Excerpted passage:
"He was in such a state that a coffin was absolutely necessary..."

Quarantine in the early days of the Victorian colony

Posted by Karen Myers, Curator, on April 29, 2022

The History of Medicine Library holds a fascinating collection of correspondence dating from August 1854 between Dr. James Reed, the Surgeon Superintendent of the Point Nepean Sanitary Station and William McCrea, Chief Medical Officer of the Colony of Victoria. It records an outbreak of smallpox and the subsequent quarantining of the passenger ship 'Great Britain', providing a day by day description of the practice of quarantine in the early days of the Colony of Victoria. In the mid-nineteenth century, the importation of disease formed a very real threat to the fledgling colonies.

The SS Great Britain was making its third voyage to Australia when smallpox was detected on board. A sailor who contracted it and died was buried at sea “put overboard before daylight in the morning,” two days before the ship arrived in Melbourne.

Dr. Reed had only been appointed in the role of Surgeon Superintendent on the 10th August, a matter of days before the Great Britain arrived in the Colony flying its yellow flag to signify that disease was onboard. The ship was sent fifty kilometres away from Melbourne’s port, back to the Sanitary Station at Point Nepean. Previously under the control of the Immigration Agent, the Sanitary Station had only been transferred to the control of the Victoria's first Chief Medical Officer, William McCrea, in July, 1854.

In the depths of late winter August, Reed and McCrea were suddenly faced with hundreds of passengers being landed on shore at the Sanitary Station and their requirements to be housed, feed and treated, not to mention the possibility of escapees.

Dataset extract:
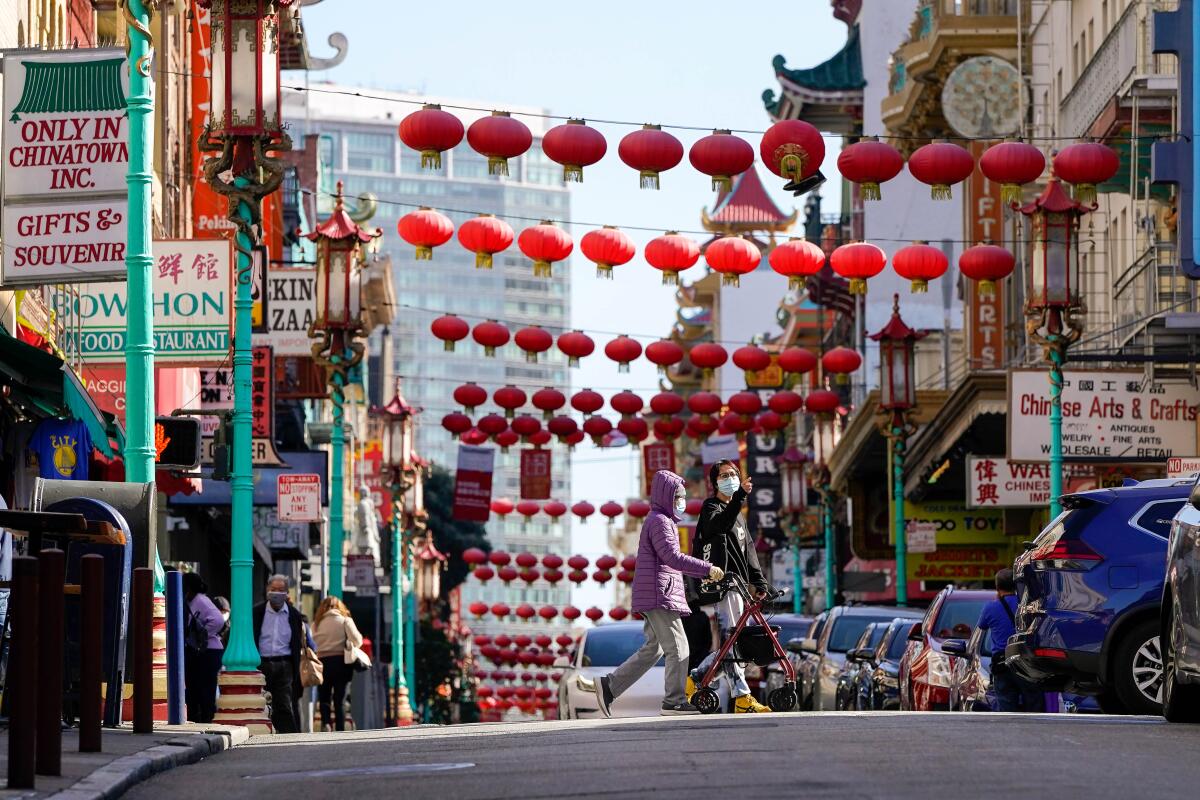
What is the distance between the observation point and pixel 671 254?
32594 mm

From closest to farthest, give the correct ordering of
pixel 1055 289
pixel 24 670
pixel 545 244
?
pixel 24 670 < pixel 545 244 < pixel 1055 289

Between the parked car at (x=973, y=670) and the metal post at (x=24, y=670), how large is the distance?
462 inches

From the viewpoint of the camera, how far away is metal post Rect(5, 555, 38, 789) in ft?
35.9

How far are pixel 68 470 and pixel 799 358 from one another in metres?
20.3

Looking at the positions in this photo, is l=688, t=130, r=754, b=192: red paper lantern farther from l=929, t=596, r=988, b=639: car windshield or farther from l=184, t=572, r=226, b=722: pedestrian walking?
l=184, t=572, r=226, b=722: pedestrian walking

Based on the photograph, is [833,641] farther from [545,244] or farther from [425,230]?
[425,230]

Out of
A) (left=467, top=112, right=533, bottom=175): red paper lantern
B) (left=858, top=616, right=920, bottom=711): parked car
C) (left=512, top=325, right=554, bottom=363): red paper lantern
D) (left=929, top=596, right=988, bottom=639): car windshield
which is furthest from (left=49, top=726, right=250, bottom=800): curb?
(left=512, top=325, right=554, bottom=363): red paper lantern

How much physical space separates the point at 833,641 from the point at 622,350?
45.7ft

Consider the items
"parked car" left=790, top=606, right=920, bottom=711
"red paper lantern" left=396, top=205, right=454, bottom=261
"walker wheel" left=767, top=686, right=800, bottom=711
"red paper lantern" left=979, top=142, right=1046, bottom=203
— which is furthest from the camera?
"red paper lantern" left=396, top=205, right=454, bottom=261

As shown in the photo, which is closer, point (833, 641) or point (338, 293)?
point (833, 641)

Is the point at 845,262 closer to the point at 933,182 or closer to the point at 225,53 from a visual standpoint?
the point at 933,182

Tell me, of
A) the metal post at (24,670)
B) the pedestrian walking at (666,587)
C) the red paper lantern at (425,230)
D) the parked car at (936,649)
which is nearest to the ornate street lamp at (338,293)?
the red paper lantern at (425,230)

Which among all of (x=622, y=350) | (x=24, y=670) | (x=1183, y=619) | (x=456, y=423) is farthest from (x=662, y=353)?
(x=24, y=670)

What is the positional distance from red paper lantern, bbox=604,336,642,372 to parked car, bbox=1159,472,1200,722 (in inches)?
1079
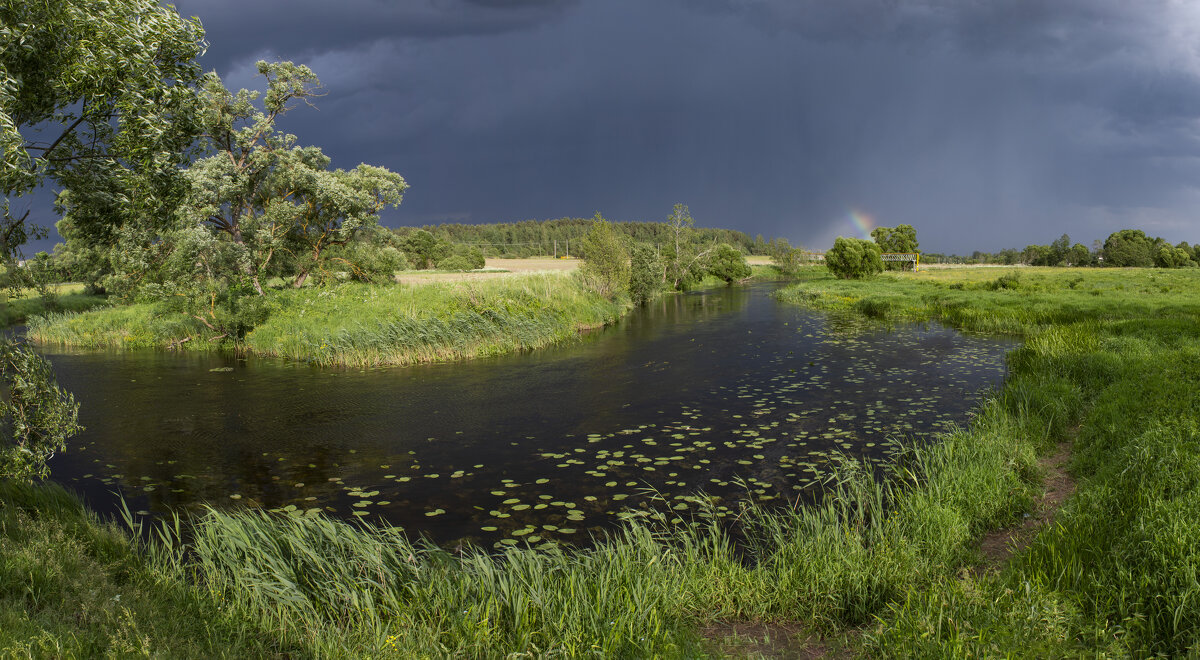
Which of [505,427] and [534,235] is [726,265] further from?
[534,235]

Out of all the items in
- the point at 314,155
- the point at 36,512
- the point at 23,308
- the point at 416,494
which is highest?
the point at 314,155

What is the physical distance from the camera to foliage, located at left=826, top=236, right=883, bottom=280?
69.6 meters

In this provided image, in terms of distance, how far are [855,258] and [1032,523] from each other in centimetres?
6726

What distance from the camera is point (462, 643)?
15.2ft

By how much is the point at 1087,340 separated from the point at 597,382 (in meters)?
12.9

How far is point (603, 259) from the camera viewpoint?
41812mm

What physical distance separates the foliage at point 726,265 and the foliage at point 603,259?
134 feet

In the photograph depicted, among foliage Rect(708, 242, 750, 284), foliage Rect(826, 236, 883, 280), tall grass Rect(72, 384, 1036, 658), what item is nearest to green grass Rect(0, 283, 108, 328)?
tall grass Rect(72, 384, 1036, 658)

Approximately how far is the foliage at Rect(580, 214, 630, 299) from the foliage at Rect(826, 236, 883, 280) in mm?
→ 37989

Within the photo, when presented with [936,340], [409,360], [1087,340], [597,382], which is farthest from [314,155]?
[1087,340]

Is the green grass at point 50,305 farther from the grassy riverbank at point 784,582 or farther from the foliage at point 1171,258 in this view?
the foliage at point 1171,258

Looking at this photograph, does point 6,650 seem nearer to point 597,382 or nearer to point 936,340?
point 597,382


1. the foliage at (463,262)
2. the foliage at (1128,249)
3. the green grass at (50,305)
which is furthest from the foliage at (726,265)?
the green grass at (50,305)

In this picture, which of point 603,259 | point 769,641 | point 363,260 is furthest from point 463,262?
point 769,641
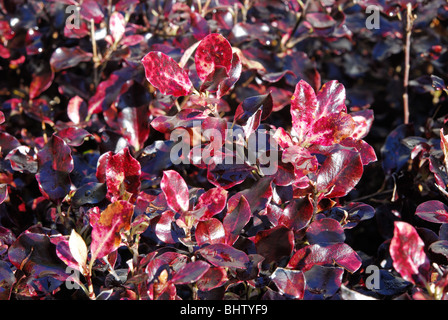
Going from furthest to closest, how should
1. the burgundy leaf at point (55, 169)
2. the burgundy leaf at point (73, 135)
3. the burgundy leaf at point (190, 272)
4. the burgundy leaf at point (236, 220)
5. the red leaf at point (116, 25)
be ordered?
the red leaf at point (116, 25) < the burgundy leaf at point (73, 135) < the burgundy leaf at point (55, 169) < the burgundy leaf at point (236, 220) < the burgundy leaf at point (190, 272)

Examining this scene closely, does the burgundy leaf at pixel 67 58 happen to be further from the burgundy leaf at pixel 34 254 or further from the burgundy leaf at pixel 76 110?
the burgundy leaf at pixel 34 254

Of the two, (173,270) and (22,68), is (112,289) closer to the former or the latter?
(173,270)

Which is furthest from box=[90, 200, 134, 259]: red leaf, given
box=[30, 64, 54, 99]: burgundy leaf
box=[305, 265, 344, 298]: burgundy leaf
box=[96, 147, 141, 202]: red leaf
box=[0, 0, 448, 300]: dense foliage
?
box=[30, 64, 54, 99]: burgundy leaf

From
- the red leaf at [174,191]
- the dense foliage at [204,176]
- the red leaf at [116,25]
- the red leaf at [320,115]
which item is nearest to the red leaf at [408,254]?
the dense foliage at [204,176]

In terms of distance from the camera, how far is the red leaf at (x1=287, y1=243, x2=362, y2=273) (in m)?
0.79

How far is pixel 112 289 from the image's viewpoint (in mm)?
764

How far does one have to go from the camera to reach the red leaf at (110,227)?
0.73 meters

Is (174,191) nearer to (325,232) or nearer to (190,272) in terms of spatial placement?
(190,272)

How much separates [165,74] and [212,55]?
0.32ft

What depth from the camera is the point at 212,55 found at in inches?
33.0

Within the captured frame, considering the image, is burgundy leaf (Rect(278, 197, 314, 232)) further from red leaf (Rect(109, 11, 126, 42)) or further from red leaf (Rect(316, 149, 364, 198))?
red leaf (Rect(109, 11, 126, 42))

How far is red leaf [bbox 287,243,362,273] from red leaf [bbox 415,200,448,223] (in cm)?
16
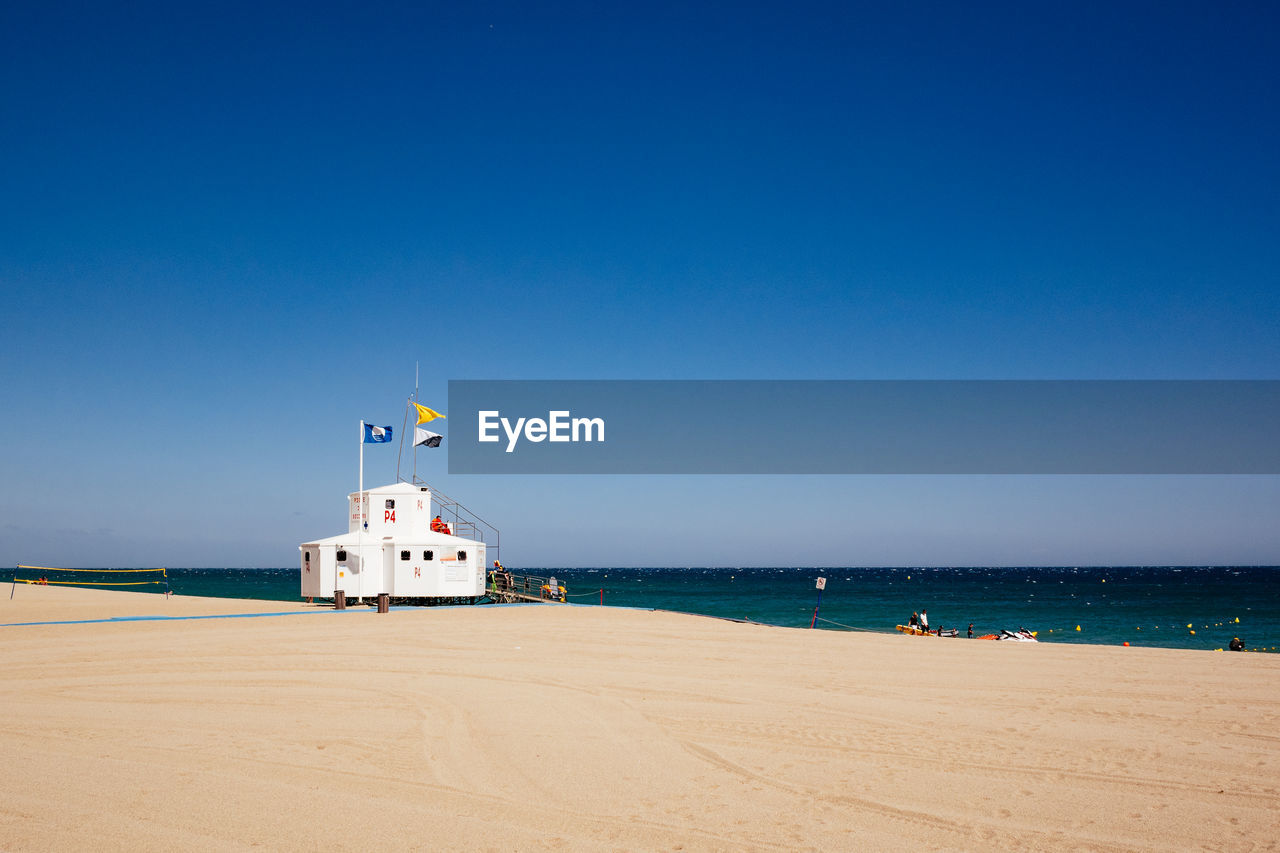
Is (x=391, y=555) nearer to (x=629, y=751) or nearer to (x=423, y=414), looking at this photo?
(x=423, y=414)

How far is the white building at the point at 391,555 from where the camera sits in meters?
35.7

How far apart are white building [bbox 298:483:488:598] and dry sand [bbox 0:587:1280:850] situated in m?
18.7

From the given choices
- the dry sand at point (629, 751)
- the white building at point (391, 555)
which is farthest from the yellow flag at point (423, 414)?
the dry sand at point (629, 751)

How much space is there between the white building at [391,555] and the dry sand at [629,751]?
18684 millimetres

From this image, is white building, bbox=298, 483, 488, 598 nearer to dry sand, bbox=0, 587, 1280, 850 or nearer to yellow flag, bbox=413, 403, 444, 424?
yellow flag, bbox=413, 403, 444, 424

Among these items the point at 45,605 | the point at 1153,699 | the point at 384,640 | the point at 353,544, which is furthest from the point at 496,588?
the point at 1153,699

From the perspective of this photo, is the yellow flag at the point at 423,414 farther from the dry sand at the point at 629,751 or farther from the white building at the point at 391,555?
the dry sand at the point at 629,751

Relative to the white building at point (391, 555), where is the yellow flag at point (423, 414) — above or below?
above

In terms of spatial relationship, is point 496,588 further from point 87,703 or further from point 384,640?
point 87,703

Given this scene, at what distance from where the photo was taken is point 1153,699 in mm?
12234

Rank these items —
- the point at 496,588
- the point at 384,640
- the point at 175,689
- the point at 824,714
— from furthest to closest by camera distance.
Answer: the point at 496,588, the point at 384,640, the point at 175,689, the point at 824,714

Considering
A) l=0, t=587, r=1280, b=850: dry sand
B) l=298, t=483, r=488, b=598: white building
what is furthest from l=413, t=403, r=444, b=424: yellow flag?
l=0, t=587, r=1280, b=850: dry sand

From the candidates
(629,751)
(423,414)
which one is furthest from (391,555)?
(629,751)

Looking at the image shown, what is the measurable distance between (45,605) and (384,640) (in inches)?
822
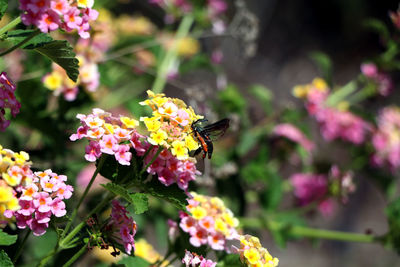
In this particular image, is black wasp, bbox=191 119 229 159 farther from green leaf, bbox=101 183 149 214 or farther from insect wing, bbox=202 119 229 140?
green leaf, bbox=101 183 149 214

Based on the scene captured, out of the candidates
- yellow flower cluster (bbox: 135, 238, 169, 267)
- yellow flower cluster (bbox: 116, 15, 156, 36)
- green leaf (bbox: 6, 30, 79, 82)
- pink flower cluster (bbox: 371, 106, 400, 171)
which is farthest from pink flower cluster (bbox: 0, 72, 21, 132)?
pink flower cluster (bbox: 371, 106, 400, 171)

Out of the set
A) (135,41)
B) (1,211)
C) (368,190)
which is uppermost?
(368,190)

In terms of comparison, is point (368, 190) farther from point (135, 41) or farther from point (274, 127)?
point (135, 41)

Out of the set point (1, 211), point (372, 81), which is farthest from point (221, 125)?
point (372, 81)

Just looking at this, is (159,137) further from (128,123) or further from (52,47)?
(52,47)

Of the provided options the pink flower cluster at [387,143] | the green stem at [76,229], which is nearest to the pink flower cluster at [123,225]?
the green stem at [76,229]

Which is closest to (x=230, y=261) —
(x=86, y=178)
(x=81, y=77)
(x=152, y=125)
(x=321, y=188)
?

Instructions for the task:
Using the post on quarantine in the early Victorian colony, answer the following:
(a) How long before the Great Britain reached Melbourne was the sailor who died of smallpox buried at sea?
(b) On what date was Dr. Reed appointed Surgeon Superintendent?
(c) In what month and year was the Sanitary Station transferred to the control of William McCrea?

Final answer:
(a) Two days before the ship arrived in Melbourne.
(b) The 10th of August.
(c) July 1854.